Le cose che le donne non vorrebbero più sentirsi dire (Enrica Tesio per Women in Coffee)

Enrica Tesio, blogger e scrittrice torinese, ha selezionato per noi alcuni dei suoi testi dedicati alle donne dopo aver partecipato alle dirette su Instagram dell’8 marzo (qui potete vedere il suo contributo). Il primo è una lista di tutto ciò che le donne non vorrebbero più sentirsi dire. La prossima settimana il secondo, che parla di adolescenza.

Alcune cose che le donne non vorrebbero più sentirsi dire (un elenco parziale e parzialmente ironico).

1. Sei nervosa! Ti stanno arrivando?

Non siamo dei cicli ormonali con le gambe. Ma soprattutto se prima ero nervosa, dopo questa frase sarò furente. Dovrebbe esserci un girone infernale di dolori lombari, mal di testa, pelle unta e fitte al bassoventre per chi crede di essere spiritoso con quella battuta.

2. Sei fidanzata? non sono geloso.

È un approccio insopportabile (peggio c’è solo la versione in chat con faccina che fa l’occhiolino ammiccante). Non fa ridere, se ti dico che sono fidanzata probabilmente non è nemmeno vero, ma è sicuro che non ci sia interesse da parte mia. No è no.

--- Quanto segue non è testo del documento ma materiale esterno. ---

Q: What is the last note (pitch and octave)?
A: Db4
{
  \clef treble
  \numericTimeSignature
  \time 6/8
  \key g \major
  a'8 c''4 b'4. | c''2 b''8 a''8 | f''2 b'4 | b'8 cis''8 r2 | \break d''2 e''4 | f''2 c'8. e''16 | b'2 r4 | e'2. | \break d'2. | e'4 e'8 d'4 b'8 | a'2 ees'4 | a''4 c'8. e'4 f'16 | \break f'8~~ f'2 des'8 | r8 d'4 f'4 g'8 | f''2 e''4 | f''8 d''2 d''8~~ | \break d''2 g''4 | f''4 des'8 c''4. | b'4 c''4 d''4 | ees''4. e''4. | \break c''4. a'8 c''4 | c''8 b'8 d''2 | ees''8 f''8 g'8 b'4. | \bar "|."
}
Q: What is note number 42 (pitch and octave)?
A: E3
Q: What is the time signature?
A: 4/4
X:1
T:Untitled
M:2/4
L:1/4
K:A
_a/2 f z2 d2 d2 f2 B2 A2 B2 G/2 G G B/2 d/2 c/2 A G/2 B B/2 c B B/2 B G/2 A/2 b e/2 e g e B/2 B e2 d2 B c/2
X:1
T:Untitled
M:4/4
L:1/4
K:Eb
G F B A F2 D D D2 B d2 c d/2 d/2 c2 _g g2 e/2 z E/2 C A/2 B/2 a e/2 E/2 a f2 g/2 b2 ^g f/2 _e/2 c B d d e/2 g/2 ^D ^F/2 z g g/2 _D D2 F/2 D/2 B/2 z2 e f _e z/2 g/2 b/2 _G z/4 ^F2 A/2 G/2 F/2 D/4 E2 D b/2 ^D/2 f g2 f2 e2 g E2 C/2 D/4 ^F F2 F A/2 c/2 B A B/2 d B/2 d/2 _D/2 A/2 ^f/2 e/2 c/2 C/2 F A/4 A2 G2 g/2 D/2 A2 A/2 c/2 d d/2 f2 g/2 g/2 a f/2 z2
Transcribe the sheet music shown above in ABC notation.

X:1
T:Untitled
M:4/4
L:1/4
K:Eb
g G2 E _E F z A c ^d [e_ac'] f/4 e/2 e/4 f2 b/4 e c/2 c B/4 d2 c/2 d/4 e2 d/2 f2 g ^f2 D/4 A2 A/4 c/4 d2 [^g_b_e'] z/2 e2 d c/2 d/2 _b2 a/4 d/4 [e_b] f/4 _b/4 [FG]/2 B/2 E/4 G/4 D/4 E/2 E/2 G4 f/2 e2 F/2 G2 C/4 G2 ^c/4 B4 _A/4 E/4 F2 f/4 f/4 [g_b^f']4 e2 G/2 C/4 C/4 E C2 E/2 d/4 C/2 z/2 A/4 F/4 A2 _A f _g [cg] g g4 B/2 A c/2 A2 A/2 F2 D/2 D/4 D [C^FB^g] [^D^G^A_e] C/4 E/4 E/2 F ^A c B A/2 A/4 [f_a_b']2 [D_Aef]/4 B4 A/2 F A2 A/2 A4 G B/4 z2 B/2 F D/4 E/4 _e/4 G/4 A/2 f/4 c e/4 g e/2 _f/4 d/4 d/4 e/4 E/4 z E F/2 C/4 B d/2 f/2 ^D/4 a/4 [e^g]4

3. Sei una donna con le palle.

Implica che una donna forte sia una donna con attributi maschili. Non è così. Una volta per tutte non siamo invidiose del pene, ci è simpatico, ci facciamo amicizia volentieri, ma questo non significa che lo vorremmo. A un uomo sensibile non si dice sei un uomo con le tube, forse con le turbe, ma è un’altra questione.

4. Dietro a un grande uomo c’è una grande donna.

Non c’è dietro e non c’è davanti. C’è di fianco. Ci si aspetta a turno: se lei resta indietro, se lui resta indietro.

5. La retorica del Siamo così, dolcemente complicate.

Ci ha onestamente stufato e nelle sere tempestose più che un uomo che ci porti le rose ne preferiremmo uno con un ombrello e un bicchiere di vino.

6. Che fortunata, lui ti aiuta (detto quando un’amica vede tuo marito/fidanzato/coinquilino stirare).

Lui non mi aiuta, lui sta con me e si fa 50 e 50, gioia e dolore, salute e malattia, cucinare e lavare i piatti. È un papà non una tata che mi dà una mano. È un compagno non un maggiordomo caritatevole.

7. Quando fai dei figli?

Non è accettabile nemmeno detta dalla vecchia zia con l’alitosi la sera di Natale, figurarsi da amiche o colleghi. Perché tu magari non li vuoi i figli e quindi è una domanda giudicante che considera la maternità un obbligo sociale. O peggio tu magari non li puoi i figli e allora è una domanda che ti colpisce e ti affonda.

8. Se io avrei una donna come te…

Non vogliamo maschi alfa, ma maschi alfabetizzati sì.

9. Non siete mai contente.

Siamo pretenziose? Forse. Preziose? Anche.

10. Decidi tu, per me è uguale.

No, non è uguale, ma forse non ti interessa abbastanza.

11. Non sei tu, sono io.

Questa non la devo neanche spiegare.

12. Noi siamo oltre le convenzioni e gli anniversari.

Che tradotto significa “mi sono dimenticato il tuo compleanno e non ti ho fatto il regalo”.

13. Se l’è cercata.

Qualsiasi cosa cerchi una donna, certamente non è un abuso.

14. Sei single? Ma una carina come te?

Non siamo cuccioli da salvare, non facciamo gli occhioni per essere scelte dalla cesta. L’amore è un imprevisto. Non è meritocratico. Non è estetico, non è etico.

15. Le donne non sanno fare gruppo.

(con aggravante: tranne quando vanno in bagno tutte insieme). Siamo capaci di essere solidali con chi ci piace, uomo o donna che sia, ma soprattutto siamo in grado di farla in solitudine. Sarebbe bello in piedi, che è una delle cose che davvero invidio agli uomini.